---------- SELECTED PASSAGE ----------
I think special_k post looks like it was AI generated, it is mostly bollocks.
Izzat right? I was all ready to thank them for their post.
Sitting here on the other side of the pond, it all seemed quite credible to me. But how would I know?
As its you that asks sweety 😁
Well, the claim was that there were no
commercial television stations within the UK, before the late 1980s.
Verbatim:
There was no commercial TV stations [in the UK] until the very late 1980s
A commercial TV station to my obviously limited understanding is one that was financed independently from government funding, and this is done the same way as it is in America with adverts and later with sponsored programmes.
There were several separate companies who ran different areas, but only one was originally allowed in each area.
These commercial stations did
not have to adhere to the mandate that the BBC did.
Edit: the only difference between the USA pattern where some individual programs were solely made for the purposes of advertising a single organisations product, and the UK pattern in, is that in the UK explicit advertising was to be confined to advertising breaks in programs, though product placement was allowed, so "Soap operas" would have perhaps had several products being placed in one show, although no reference or introduction would be made; an example of this in the UK was the crime drama "The Sweeney" where the show placed and promoted products from the Ford Motor Company.
----------
▶ OBJECTIVES:
A) Summarize the forum thread on UK commercial television in two sentences.
B) Carry on the forum thread on UK commercial television from its last post.
The listing has no connection to the thread on British commercial television.
---------- RECORDS PROVIDED ----------
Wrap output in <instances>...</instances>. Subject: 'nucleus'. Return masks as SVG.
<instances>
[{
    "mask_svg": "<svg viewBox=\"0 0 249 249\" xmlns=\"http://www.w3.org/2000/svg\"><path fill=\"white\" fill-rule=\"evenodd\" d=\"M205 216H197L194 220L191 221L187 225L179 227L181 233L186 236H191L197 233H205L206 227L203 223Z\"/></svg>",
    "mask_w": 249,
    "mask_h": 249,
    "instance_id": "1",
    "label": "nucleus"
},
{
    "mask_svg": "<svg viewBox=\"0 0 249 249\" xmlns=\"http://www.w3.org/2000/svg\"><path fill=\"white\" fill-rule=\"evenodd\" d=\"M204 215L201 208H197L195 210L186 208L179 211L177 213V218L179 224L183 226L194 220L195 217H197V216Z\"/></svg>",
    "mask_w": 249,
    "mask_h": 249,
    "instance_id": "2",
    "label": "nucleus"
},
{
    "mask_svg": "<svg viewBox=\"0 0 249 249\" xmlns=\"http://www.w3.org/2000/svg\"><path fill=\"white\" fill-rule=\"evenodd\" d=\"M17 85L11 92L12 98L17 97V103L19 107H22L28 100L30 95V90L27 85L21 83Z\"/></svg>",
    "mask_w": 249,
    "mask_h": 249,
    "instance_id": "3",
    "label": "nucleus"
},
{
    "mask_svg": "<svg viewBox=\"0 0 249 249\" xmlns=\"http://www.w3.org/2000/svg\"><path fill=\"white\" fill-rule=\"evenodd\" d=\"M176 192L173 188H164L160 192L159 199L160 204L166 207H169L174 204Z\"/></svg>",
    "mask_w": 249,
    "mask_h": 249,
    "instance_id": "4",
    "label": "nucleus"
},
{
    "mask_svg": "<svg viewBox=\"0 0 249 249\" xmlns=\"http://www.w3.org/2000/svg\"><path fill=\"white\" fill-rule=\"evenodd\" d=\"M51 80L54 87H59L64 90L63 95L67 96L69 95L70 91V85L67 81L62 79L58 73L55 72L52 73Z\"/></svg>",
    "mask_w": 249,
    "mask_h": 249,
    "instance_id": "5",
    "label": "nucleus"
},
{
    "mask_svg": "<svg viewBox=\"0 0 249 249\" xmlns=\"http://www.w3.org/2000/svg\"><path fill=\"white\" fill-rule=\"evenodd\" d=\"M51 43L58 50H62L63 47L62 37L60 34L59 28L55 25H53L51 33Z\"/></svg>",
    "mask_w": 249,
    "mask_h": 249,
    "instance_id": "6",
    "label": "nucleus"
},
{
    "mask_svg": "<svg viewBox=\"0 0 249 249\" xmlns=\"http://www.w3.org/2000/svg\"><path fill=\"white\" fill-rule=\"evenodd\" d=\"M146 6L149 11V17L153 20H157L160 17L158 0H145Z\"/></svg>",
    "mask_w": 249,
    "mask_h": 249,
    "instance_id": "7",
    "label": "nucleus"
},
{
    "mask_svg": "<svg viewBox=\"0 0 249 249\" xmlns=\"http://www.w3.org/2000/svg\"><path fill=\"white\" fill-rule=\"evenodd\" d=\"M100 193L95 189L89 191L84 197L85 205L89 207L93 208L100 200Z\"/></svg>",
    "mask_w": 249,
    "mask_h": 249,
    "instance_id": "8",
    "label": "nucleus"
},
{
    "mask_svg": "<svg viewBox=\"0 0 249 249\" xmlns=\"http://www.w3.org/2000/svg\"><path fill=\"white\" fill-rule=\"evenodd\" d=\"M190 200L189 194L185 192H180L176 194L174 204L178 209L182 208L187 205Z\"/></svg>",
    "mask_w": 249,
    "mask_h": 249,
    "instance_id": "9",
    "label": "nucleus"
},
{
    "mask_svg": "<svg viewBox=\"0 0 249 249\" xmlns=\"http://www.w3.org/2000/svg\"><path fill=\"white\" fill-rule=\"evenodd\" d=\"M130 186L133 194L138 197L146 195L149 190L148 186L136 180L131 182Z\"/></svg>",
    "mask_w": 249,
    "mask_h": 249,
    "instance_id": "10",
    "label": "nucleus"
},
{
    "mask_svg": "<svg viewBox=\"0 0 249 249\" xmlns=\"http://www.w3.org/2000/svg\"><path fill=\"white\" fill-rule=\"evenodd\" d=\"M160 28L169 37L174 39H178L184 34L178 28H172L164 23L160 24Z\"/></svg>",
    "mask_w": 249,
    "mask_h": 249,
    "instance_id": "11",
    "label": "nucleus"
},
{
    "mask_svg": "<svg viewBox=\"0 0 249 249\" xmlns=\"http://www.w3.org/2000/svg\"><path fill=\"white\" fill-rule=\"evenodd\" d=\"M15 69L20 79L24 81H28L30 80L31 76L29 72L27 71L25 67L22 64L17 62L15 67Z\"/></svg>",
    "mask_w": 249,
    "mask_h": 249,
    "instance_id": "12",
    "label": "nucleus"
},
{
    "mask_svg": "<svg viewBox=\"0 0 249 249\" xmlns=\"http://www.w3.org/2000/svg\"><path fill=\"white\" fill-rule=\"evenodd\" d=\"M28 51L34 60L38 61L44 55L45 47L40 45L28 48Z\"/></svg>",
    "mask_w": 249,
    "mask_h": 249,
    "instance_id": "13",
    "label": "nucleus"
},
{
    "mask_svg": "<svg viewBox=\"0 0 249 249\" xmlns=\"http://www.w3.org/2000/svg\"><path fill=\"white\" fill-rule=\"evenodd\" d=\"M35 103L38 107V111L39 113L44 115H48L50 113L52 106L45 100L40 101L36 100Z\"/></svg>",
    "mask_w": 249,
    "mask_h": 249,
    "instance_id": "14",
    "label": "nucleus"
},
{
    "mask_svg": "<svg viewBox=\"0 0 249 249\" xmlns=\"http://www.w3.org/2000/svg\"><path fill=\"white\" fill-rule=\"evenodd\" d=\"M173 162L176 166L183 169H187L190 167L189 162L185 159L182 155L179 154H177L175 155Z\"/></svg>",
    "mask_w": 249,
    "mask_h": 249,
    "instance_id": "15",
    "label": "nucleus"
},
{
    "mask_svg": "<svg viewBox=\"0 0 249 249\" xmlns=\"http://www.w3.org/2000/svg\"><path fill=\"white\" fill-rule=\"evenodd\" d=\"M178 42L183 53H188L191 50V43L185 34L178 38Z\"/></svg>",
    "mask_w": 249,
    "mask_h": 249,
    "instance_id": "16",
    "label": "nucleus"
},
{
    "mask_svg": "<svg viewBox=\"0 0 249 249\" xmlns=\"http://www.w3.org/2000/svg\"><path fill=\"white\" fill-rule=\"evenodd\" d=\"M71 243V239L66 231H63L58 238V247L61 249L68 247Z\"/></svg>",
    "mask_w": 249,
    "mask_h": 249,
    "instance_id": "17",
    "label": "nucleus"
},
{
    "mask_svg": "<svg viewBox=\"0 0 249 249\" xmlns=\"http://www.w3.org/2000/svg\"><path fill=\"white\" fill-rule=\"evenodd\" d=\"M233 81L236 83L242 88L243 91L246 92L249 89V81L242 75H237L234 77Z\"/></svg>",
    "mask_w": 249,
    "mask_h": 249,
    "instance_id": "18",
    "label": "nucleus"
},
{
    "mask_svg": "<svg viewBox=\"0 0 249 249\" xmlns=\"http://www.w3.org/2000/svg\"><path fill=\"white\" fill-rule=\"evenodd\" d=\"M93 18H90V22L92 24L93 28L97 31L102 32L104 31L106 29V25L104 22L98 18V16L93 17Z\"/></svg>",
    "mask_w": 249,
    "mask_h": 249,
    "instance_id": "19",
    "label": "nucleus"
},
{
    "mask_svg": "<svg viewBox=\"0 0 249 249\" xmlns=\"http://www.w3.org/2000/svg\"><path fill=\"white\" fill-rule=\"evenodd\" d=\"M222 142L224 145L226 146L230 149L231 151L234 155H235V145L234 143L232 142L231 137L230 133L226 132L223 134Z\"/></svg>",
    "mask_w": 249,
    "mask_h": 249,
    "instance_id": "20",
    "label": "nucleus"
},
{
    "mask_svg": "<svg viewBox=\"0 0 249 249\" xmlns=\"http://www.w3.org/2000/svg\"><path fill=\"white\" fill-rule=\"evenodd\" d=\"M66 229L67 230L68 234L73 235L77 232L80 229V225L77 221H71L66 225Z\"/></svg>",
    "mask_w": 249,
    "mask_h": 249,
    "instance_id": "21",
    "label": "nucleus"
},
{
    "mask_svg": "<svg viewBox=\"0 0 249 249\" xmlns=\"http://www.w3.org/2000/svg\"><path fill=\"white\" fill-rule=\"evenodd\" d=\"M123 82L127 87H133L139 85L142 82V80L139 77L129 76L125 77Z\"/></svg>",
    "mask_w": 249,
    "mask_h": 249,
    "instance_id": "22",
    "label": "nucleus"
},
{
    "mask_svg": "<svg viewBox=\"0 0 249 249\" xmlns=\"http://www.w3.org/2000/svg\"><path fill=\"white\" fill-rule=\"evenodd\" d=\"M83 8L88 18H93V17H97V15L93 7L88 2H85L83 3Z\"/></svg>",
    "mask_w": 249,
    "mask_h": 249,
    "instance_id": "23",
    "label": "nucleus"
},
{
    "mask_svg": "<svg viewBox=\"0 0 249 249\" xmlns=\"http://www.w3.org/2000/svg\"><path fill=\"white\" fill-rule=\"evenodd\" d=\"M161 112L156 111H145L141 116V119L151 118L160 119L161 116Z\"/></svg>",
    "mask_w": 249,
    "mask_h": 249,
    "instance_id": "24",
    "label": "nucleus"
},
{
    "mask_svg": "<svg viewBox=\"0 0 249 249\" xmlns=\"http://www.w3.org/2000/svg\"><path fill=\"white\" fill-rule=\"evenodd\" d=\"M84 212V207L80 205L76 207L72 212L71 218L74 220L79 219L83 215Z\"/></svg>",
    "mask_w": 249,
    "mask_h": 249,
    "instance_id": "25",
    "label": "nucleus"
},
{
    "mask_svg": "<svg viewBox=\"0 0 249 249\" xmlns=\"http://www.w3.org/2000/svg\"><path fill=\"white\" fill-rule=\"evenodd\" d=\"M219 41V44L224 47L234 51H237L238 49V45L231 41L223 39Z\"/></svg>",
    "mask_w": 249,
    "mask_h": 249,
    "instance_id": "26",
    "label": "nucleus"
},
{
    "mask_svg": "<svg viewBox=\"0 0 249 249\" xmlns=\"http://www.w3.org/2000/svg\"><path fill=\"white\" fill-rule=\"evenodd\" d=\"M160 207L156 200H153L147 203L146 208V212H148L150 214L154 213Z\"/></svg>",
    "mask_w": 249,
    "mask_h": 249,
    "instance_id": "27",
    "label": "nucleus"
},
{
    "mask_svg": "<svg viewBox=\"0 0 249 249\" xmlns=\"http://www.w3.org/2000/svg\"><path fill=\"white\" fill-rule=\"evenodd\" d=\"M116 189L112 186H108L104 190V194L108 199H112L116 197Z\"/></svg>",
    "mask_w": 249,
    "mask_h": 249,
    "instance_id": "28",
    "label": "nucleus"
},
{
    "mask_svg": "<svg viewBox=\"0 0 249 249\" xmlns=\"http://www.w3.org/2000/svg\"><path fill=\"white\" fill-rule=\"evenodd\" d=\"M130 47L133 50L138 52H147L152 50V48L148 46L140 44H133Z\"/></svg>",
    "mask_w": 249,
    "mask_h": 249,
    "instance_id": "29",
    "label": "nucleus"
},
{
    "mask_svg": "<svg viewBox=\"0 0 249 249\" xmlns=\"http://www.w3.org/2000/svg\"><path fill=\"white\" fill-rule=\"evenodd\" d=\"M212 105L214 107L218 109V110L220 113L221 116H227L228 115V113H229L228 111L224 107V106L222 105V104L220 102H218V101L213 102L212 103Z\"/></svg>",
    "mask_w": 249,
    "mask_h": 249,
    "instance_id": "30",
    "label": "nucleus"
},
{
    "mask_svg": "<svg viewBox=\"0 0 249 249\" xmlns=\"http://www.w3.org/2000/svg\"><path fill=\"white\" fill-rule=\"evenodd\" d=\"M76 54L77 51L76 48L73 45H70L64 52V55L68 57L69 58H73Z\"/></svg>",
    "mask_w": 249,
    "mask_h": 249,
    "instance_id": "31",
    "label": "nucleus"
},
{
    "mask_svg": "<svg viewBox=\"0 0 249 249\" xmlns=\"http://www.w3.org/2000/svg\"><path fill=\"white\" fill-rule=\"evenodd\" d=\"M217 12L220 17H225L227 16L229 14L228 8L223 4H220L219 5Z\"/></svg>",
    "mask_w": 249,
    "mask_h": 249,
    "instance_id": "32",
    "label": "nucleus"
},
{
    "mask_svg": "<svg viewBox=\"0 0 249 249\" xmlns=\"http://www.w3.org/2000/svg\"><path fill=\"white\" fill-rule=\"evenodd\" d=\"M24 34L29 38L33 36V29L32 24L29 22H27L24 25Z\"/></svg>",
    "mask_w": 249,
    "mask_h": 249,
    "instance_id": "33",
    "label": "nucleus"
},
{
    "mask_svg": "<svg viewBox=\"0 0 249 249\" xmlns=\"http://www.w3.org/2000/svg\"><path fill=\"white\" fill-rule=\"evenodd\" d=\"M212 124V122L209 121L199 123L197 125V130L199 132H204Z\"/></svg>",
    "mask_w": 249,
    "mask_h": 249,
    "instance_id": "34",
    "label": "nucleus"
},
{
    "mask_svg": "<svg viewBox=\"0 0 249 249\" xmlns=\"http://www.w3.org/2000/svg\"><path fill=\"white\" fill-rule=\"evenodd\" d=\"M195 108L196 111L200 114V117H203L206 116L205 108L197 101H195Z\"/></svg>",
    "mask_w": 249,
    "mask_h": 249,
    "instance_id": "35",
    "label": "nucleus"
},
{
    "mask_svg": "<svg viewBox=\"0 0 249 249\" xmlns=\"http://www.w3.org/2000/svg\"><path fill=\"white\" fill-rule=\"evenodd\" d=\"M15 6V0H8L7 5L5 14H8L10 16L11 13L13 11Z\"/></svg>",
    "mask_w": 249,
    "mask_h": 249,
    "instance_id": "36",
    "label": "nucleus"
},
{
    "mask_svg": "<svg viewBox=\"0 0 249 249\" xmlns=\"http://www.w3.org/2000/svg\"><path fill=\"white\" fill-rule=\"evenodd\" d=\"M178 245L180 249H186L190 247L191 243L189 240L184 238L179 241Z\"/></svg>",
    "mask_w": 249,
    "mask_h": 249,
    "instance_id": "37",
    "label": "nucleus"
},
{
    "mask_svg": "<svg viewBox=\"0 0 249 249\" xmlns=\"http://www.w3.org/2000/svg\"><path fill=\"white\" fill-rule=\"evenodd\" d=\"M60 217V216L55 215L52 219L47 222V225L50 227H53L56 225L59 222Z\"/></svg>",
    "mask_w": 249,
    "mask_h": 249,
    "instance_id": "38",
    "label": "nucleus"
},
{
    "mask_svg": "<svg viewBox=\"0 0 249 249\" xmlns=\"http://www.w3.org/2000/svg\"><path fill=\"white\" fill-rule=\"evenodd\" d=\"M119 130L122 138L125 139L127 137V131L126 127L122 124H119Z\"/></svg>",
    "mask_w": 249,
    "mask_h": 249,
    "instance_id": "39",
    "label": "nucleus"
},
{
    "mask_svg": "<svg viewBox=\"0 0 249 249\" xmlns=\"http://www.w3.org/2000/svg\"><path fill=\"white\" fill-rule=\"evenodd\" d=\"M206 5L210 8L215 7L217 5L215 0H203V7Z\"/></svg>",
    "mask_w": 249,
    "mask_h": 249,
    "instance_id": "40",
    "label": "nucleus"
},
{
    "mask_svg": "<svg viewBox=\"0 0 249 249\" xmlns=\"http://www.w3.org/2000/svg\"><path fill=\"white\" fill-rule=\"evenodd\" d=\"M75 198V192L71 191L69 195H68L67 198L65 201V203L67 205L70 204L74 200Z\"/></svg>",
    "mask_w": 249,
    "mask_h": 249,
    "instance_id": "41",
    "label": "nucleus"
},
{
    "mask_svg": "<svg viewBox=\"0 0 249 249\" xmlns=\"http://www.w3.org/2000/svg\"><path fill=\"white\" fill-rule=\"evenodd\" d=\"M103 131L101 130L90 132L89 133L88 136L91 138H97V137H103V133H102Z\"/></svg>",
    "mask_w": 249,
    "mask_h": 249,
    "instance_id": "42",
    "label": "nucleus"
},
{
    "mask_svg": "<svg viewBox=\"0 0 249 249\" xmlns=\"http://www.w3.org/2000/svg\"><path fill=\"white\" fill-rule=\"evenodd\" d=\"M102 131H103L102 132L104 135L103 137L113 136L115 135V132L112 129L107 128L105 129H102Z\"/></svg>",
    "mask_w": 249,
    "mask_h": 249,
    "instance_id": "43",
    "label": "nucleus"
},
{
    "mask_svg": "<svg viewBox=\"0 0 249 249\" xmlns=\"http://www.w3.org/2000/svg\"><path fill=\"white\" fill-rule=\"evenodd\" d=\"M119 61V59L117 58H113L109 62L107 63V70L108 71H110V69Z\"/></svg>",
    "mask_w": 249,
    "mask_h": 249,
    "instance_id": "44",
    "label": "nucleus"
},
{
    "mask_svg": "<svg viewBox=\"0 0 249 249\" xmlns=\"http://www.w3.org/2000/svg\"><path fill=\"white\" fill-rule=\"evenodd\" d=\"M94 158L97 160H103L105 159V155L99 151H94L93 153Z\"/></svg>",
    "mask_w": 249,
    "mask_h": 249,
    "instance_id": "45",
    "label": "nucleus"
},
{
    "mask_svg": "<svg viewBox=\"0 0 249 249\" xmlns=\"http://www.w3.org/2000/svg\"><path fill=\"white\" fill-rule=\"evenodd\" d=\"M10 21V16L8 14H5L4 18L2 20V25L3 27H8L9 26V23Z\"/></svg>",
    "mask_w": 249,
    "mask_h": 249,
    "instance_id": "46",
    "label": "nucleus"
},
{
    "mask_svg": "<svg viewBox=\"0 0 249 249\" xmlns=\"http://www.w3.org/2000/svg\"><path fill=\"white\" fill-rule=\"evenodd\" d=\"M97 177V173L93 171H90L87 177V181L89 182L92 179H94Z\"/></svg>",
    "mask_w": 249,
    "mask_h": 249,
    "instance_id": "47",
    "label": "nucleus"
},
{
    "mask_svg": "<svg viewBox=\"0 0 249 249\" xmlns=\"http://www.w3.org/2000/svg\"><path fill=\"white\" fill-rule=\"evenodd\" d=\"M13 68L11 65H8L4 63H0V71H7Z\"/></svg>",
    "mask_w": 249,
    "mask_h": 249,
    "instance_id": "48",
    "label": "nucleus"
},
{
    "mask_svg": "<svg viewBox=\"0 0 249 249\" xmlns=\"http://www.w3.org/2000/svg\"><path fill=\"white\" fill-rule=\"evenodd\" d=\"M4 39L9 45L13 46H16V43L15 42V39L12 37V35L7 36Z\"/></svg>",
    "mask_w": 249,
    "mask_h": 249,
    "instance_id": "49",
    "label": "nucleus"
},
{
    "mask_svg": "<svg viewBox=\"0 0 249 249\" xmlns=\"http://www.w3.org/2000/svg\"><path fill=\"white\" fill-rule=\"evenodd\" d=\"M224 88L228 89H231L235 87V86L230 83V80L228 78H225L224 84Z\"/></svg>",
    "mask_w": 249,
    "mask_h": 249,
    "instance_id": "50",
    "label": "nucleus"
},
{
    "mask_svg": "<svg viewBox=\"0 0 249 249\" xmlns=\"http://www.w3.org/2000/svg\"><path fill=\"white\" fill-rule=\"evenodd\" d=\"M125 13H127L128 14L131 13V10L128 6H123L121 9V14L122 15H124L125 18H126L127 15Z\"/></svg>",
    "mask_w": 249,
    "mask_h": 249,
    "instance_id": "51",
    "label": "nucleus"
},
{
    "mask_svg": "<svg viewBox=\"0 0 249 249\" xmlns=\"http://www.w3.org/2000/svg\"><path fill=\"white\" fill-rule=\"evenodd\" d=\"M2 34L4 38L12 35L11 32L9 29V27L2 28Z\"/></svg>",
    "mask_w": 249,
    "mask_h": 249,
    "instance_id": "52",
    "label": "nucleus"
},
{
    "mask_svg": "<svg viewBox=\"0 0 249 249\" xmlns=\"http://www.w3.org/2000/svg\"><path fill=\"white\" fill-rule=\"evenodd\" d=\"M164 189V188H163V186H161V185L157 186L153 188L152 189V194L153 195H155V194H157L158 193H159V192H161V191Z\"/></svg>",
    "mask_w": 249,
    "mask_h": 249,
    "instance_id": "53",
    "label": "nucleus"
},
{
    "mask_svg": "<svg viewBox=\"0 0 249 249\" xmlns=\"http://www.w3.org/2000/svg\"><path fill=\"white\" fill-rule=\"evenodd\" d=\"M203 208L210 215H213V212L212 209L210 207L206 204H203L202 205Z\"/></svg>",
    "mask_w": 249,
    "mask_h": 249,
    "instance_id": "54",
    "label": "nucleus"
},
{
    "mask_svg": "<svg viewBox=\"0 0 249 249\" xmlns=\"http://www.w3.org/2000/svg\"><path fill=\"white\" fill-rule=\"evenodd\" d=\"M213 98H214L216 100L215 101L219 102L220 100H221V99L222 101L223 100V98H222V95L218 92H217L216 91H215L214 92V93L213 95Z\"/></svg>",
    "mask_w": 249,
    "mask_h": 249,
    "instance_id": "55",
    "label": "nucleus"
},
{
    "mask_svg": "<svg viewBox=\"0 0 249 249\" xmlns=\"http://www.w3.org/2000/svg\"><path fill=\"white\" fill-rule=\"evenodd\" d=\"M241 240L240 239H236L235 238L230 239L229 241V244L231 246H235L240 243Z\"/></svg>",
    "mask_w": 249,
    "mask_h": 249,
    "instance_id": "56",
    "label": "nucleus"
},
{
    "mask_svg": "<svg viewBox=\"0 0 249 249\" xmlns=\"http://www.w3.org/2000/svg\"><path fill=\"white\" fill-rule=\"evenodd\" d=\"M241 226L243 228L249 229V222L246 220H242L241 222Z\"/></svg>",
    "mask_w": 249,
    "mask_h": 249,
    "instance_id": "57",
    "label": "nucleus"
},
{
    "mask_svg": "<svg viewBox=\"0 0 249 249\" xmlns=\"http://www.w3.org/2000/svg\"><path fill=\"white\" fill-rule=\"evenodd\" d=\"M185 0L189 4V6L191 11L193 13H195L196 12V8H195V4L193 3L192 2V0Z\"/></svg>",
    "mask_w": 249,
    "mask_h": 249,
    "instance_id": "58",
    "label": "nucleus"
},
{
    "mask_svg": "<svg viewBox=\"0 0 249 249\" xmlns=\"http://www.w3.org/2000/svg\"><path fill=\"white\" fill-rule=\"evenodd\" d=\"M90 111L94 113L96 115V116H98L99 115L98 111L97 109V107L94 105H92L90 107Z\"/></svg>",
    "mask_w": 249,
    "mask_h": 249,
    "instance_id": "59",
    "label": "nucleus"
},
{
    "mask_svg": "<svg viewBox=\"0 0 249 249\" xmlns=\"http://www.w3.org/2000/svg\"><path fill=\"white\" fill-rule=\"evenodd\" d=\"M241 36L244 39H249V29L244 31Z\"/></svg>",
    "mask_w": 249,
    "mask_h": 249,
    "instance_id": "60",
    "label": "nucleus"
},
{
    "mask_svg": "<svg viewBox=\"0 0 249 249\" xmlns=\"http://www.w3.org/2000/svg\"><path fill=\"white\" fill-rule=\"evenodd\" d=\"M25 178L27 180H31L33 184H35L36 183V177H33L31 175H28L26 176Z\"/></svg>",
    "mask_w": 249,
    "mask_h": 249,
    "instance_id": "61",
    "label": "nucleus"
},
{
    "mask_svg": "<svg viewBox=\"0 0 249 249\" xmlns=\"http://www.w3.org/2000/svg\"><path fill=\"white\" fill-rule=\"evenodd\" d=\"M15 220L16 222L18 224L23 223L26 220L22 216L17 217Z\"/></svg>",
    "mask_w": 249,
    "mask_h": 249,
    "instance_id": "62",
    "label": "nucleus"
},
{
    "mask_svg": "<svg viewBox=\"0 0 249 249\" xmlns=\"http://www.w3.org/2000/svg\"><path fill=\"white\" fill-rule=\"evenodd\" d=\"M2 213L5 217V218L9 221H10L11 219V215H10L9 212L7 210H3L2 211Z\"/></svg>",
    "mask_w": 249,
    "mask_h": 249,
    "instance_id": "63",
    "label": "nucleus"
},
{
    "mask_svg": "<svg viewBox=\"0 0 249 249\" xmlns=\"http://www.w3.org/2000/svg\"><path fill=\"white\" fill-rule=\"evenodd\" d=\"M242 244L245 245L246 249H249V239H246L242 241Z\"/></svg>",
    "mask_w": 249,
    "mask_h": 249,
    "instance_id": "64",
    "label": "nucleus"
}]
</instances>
----------
▶ ANSWERS BELOW:
A) A poster rejects the claim that the UK had no commercial TV stations until the late 1980s, explaining that such stations were funded through advertising rather than government money and that several companies each ran a separate area, with only one originally allowed per area. Unlike the US pattern, UK advertising had to stay within advertising breaks, though product placement was permitted, as in the crime drama "The Sweeney," which promoted Ford Motor Company products.

B)
Why special K then brings in "public service" description is just to bluff the original point,
As for the transmitter powers... There's Google if you want the boring facts... but those little things don't seem to matter to some... I'm going to make an assertion here that the nearest transmitter of any kind to the UK that had an input power of 2MW during the time when the analog TV transmitters under discussion were operational was the one used to broadcast Radio Luxembourg on the medium wave broadcast band... check if you like... currently the transmitter site at Solt in Hungary is the only one that can boast that power I believe.
Detector vans...
As others have said the process of detecting a crt superhet television receiver is rather trivial, why there are those that don't accept it being possible IDK?
That is the official story but, as always, without evidence. The simplest explanation that fits with surviving evidence (prosecution records, vans you can see in museums) is that they just lied.
Thats just an opinion... I posted the GPO journal of the era that details the design of the equipment, and the article with the pictures of one of the original vans.
So we have to accept that this was all fake?
My reason for being interested...
I was born in Germany and lived there for the first ten years of my life, and so really don't remember much of the era of analog television transmissions in the UK. However, my mother is Welsh and Grandpops was an engineer for the GPO... he serviced the equipment used in these vans... he told me that the uhf equipment was so good that from 50metres it could pinpoint a televisions position in a dwelling
if it was switched on of course, and also which channel was being watched.
He said that there weren't many units in service, less than ten in the country at any one time, and the sight of them periodically patrolling the streets was generally enough to send the licence dodgers scuttling to the post office to buy their licences... it's possible there were also 'dummy' vehicles, because of this.
The big drawback with the equipment was that it couldn't discern a monochrome TV from colour, and so if you could buy your TV and give a false address then you could just buy the licence at the lower fee...
As I said in a previous post, the detectors were a tool that was used in the identification of licence evaders, and could not be used as evidence if in the rare cases it was taken to court
Generally people were pursuaded to just buy the licence.
But hey! People should believe what makes them happy, this doesnt matter, it's all history.
But it was sloppy reading from Xena E
What did I miss?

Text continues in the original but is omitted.